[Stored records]
⁂

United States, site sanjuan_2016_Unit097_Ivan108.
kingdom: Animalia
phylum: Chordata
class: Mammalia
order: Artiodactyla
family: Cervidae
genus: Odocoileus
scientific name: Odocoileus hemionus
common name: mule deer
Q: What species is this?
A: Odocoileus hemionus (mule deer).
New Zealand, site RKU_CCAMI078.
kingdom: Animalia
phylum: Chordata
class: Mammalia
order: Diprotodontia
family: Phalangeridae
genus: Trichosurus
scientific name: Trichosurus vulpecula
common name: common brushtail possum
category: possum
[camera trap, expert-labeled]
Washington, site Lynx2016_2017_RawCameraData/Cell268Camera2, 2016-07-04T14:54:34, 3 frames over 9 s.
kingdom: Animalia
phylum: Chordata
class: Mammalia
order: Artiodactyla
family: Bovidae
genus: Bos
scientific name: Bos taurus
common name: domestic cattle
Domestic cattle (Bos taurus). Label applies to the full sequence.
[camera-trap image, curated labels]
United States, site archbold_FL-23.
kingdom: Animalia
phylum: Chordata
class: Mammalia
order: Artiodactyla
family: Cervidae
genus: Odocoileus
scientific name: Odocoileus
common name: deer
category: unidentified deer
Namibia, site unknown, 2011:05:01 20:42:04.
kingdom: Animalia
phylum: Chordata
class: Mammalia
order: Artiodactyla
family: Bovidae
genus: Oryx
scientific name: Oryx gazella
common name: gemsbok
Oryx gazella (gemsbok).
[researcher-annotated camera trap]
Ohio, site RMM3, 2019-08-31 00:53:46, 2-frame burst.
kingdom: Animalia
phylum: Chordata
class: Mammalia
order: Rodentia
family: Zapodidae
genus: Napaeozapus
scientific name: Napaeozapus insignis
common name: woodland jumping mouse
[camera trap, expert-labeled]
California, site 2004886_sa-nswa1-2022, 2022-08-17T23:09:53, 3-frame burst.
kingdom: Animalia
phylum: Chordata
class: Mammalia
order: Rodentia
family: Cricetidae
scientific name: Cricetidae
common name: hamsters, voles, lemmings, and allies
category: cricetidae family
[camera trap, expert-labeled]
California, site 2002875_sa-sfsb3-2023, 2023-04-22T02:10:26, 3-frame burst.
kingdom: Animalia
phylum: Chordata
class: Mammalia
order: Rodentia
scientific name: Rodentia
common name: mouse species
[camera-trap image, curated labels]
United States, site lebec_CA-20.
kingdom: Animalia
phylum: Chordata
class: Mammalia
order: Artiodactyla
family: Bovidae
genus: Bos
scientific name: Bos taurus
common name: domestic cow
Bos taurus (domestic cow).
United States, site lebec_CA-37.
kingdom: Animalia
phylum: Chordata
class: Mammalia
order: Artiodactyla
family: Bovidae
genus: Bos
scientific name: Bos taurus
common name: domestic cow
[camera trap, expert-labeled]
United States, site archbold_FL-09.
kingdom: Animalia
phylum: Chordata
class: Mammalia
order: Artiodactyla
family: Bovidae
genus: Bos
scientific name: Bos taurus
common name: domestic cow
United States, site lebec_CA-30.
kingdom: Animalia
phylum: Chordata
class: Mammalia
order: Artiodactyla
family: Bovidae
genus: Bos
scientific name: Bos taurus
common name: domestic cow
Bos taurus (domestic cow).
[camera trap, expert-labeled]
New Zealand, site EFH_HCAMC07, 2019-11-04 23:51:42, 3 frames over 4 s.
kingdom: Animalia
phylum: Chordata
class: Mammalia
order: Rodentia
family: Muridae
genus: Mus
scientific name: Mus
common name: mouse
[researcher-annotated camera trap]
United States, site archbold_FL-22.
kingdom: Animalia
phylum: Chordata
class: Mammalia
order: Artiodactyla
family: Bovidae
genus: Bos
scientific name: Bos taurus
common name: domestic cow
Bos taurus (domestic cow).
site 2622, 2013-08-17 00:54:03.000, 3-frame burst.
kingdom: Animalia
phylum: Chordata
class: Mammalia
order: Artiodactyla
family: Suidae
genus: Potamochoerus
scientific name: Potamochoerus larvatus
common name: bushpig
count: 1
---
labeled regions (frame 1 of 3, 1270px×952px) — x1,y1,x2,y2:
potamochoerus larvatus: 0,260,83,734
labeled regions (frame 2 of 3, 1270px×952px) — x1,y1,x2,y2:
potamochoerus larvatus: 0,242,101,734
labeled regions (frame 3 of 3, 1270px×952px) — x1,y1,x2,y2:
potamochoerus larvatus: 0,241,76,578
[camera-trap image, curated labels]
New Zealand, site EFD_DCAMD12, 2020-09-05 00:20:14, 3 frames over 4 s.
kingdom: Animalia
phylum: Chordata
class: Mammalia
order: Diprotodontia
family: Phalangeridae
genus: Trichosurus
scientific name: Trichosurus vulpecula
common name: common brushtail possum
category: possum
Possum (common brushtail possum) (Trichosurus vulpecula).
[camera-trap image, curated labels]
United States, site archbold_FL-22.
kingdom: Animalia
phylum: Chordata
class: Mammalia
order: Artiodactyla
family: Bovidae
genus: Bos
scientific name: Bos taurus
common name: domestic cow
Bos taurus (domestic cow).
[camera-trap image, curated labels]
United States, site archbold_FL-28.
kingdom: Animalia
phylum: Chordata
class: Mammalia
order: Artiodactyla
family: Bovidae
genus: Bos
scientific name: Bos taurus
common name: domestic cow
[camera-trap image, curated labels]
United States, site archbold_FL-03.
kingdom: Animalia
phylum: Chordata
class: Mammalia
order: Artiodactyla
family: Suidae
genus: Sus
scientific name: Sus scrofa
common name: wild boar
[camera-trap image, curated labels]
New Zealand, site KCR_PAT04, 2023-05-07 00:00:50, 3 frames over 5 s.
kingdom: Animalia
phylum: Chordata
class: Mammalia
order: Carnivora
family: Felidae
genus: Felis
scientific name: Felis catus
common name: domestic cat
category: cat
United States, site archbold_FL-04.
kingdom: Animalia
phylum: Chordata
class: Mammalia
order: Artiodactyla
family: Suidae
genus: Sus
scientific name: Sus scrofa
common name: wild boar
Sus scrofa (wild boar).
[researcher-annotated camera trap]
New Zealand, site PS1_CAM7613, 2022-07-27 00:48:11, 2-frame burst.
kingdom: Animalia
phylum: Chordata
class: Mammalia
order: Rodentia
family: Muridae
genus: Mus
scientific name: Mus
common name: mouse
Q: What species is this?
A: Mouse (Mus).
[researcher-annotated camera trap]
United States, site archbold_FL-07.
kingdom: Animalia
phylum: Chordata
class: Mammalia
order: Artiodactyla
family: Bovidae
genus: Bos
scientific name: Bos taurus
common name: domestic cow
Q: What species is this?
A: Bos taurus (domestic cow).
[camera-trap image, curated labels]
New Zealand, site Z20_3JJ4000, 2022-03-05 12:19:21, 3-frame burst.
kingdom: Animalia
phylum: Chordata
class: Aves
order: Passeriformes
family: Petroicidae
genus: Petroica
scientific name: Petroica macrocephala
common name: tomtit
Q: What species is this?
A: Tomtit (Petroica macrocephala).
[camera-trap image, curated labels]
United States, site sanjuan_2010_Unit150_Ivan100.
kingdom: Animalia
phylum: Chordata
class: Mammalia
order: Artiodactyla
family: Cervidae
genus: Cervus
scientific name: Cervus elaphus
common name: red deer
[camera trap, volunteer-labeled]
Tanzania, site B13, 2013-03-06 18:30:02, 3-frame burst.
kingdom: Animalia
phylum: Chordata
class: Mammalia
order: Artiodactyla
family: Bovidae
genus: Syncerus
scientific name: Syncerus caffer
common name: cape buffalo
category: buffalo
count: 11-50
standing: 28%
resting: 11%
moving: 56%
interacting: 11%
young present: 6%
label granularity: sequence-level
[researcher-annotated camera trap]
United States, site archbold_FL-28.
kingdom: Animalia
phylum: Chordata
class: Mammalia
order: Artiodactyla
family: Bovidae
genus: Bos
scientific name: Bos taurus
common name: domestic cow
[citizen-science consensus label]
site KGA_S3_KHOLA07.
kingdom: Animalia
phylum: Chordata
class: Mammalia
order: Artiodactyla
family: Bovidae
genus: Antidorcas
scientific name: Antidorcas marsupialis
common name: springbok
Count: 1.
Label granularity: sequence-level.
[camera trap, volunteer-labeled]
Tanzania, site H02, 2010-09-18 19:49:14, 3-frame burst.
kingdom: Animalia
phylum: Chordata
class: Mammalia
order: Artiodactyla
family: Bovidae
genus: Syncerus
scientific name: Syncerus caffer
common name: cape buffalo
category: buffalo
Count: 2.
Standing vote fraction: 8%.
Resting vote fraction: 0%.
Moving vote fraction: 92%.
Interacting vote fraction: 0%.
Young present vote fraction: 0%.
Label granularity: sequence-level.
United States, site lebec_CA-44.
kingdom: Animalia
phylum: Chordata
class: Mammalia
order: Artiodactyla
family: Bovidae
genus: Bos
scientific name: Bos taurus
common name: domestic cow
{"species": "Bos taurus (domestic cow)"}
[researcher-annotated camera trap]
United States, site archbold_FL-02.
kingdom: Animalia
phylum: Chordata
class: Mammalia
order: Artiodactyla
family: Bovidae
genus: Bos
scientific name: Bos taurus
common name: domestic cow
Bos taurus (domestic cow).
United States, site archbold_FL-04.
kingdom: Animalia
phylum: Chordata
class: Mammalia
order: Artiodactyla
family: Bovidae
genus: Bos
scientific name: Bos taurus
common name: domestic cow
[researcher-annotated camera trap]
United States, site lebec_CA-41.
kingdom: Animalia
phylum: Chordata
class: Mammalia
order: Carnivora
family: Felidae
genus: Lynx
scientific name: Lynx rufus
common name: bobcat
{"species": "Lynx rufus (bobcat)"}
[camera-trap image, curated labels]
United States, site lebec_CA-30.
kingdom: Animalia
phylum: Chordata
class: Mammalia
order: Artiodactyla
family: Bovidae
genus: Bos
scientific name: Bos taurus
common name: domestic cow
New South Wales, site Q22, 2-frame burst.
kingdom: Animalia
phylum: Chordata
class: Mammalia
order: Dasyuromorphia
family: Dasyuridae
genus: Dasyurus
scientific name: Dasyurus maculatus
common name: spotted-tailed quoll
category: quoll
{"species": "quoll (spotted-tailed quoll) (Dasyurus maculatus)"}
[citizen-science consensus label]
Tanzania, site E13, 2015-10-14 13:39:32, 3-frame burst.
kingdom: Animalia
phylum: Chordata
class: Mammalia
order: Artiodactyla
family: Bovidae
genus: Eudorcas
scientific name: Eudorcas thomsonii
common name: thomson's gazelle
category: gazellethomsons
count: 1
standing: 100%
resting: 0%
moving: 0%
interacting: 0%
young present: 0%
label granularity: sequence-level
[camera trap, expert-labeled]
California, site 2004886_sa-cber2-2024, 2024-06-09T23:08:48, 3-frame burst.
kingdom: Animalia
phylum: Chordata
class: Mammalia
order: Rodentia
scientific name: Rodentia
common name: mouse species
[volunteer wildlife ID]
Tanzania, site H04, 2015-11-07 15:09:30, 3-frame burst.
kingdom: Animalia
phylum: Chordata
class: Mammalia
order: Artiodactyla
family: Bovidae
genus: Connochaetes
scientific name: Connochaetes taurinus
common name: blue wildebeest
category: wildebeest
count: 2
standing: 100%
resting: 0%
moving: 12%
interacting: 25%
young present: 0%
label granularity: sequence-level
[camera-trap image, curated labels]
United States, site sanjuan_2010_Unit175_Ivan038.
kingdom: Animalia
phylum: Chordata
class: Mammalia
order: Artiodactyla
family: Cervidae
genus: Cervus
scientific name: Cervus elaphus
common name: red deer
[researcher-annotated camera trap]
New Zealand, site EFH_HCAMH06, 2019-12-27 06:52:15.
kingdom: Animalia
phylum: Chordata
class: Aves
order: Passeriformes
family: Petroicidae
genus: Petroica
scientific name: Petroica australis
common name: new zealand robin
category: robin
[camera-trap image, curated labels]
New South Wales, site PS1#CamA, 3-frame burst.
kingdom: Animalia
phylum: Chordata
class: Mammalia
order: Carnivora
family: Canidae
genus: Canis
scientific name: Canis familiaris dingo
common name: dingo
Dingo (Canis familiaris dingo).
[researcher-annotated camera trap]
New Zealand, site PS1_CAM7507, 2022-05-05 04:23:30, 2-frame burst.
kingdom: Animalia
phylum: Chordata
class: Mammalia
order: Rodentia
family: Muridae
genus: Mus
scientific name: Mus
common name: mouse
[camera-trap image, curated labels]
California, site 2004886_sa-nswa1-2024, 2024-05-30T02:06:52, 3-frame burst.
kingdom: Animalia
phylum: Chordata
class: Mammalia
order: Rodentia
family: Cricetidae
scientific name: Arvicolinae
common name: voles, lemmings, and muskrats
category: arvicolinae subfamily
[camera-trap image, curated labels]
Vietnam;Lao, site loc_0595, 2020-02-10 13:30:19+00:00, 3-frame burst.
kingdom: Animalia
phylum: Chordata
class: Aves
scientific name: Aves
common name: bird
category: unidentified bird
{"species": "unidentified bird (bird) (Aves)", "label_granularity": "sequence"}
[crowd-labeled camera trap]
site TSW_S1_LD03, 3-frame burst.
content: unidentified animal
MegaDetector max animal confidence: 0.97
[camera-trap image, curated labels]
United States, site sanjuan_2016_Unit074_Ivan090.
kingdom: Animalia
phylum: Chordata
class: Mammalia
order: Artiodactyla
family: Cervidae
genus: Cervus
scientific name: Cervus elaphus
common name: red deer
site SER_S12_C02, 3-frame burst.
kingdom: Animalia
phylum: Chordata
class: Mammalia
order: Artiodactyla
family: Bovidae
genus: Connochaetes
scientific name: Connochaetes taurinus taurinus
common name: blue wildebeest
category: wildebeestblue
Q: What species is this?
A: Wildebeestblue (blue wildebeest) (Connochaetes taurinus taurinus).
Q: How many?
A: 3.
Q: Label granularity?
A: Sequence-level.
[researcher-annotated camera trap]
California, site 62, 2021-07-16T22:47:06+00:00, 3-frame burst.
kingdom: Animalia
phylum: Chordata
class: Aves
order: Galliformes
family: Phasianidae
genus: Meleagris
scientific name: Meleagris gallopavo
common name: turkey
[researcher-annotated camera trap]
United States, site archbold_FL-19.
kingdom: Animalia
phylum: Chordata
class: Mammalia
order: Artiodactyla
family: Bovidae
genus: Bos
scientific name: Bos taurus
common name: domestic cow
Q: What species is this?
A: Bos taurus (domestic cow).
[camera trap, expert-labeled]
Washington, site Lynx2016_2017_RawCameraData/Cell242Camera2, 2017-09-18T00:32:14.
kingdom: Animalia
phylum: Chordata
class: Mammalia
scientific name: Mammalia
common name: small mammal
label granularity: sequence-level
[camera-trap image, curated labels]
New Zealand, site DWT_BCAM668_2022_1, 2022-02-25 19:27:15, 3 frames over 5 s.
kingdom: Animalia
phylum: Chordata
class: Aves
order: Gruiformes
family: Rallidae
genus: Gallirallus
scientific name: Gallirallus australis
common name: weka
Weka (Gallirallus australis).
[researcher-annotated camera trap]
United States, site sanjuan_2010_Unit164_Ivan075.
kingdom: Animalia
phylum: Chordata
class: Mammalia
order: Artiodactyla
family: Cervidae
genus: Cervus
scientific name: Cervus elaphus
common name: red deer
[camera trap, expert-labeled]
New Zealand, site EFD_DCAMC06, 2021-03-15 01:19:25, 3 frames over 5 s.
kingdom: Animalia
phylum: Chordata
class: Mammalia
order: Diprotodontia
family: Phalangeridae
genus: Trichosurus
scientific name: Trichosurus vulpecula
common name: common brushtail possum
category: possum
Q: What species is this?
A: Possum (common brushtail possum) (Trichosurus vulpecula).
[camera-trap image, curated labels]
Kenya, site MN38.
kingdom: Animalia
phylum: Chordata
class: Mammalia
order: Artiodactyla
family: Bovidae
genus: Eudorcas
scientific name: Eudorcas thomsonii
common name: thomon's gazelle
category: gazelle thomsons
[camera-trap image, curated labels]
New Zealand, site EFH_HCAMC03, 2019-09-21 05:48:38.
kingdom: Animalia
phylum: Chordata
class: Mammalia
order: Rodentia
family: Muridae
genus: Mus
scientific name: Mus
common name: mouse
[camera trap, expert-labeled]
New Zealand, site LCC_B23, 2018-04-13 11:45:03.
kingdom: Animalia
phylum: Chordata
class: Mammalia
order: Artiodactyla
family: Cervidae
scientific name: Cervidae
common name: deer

⁂

Your task = Identify the lines in the entries above that contain "Wales", then copy them out.

Written response =
New South Wales, site Q22, 2-frame burst.
New South Wales, site PS1#CamA, 3-frame burst.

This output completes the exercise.